Given constraints of time and resources, I decided to materialize only one aspect of the missingness map– there are also issues with name standardization, absent data, etc. As mentioned, the special characters are a result of the creator of the dataset conducting a Python webscraping of Wikipedia information, which pulled certain string literals that were not able to be interpreted by the program, resulting in special characters. For instance, Édith Piaf, one of the most frequent artists that castaways said they would listen to on a desert island, causes a problem in the dataset (Gustar, 2020). The capital letter “E” with a left-leaning, or “grave” accent mark (È) is translated into “√â” and occurs 295 times. 

In order to find all the possible diacritics in the DIDD, I manually appraised the dataset and used this resource on StackOverflow that fellow teammate, Jessika, came across. I then did a simple “Ctl+F” search to learn how many times a certain special character pair occurred. Some combinations were on the list and could be referenced in the dataset and confirmed to be mistranslations of letters such as “ä”, “ç”, etc. Other special combinations were not on the list and occurred in the dataset with Eastern-European names like Leoš Janáček and Antonín Leopold Dvořák. I found 23 kinds of special character pairs. Respective frequencies in the dataset ranged from occurring once to 2,051 times. 
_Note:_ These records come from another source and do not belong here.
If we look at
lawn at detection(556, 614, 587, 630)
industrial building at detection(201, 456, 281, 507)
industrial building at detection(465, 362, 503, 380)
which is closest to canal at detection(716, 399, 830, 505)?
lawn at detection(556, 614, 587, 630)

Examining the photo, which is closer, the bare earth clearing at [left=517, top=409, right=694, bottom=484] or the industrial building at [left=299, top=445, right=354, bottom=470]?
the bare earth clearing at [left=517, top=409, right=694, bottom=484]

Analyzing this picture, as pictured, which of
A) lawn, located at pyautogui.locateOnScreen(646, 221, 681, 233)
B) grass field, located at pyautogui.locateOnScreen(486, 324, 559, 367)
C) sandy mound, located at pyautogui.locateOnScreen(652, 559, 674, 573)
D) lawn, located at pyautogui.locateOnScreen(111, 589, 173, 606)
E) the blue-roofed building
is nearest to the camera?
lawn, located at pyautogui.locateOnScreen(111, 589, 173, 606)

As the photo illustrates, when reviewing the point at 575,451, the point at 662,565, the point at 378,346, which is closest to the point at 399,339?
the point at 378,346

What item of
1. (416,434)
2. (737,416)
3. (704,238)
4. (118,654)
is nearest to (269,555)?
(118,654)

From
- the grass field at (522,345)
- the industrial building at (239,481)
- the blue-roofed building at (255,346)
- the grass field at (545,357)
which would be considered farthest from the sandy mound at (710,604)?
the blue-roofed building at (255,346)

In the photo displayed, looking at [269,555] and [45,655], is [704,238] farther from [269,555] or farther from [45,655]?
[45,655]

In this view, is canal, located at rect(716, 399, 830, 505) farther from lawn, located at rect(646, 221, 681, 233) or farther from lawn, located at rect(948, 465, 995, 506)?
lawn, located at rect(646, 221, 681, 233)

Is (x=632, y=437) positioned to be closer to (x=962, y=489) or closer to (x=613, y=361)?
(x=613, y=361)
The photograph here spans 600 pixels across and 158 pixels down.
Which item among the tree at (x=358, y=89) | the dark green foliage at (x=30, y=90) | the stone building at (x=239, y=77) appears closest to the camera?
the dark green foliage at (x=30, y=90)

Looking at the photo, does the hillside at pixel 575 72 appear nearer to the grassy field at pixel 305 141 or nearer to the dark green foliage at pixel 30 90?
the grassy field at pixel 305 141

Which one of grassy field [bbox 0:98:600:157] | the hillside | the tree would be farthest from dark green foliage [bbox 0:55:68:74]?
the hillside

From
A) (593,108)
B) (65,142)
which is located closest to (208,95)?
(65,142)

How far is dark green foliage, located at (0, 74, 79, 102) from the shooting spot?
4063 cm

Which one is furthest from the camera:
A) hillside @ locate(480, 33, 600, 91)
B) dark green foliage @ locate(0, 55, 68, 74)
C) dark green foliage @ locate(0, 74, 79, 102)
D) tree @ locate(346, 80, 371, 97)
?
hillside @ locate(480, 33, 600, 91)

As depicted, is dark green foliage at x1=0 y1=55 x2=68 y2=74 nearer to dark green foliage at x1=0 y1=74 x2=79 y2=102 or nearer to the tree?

 At first, I hoped the relationship between special characters and weight could be 1:1 (i.e., a diacritic pairing that occurs 350 times would be 350 ounces), but quickly learned that method would be impractical, expensive, and physically difficult to make and transport. I settled on the relationship as 1 instance of a diacritic pair would equal .5 ounces. 

Materials & Methods:

  • fabric (normal embroidery cloth)
  • hot glue gun
  • needle and thread
  • playground sand
  • a dowel
  • a scale

To make the weights, I used a template for a DIY stackable ring baby toy (Your baby will be obsessed with these DIY stackable rings). The pattern worked for my purposes because I needed concentric circles with a center point. Instead of stuffing the ring with cotton, I used playground sand purchased from Amazon. To follow this project’s tropical theme, I decided sand would be a good material to work with to materialize the mess–literally. As I went along, I realized that sand also mimics the process of appraising and altering data – sand is unwieldy, difficult to contain and shape, easily falls through cracks in its container, and difficult to see unless in aggregate. (I think I might still have sand in my hair.) 

stackable ring template

I made 13 sets of weights: 3 sets of 2lbs, 3 sets of 1lb, 2 sets 0.5lb, 1 set 0.65lb (this was my first test, so the weight was random based on how much sand it took to fill the ring), and 4 sets .25lb. There was no real rationale when determining how many sets I would make. However, knowing that most special characters occurred around 200-500 times in the dataset, I made sure my weights would be able to add up to various amounts within a 9lb-15lb range.

I used a scale to precisely measure the weights. I chose the various weight amounts out of necessity; I had to round to the nearest quarter pound so that building multiple different frequencies could be done with the same standardized weights.

Then, I made a key identifying a sampling of character combinations and their corresponding weight that participants can affix to the bar and lift!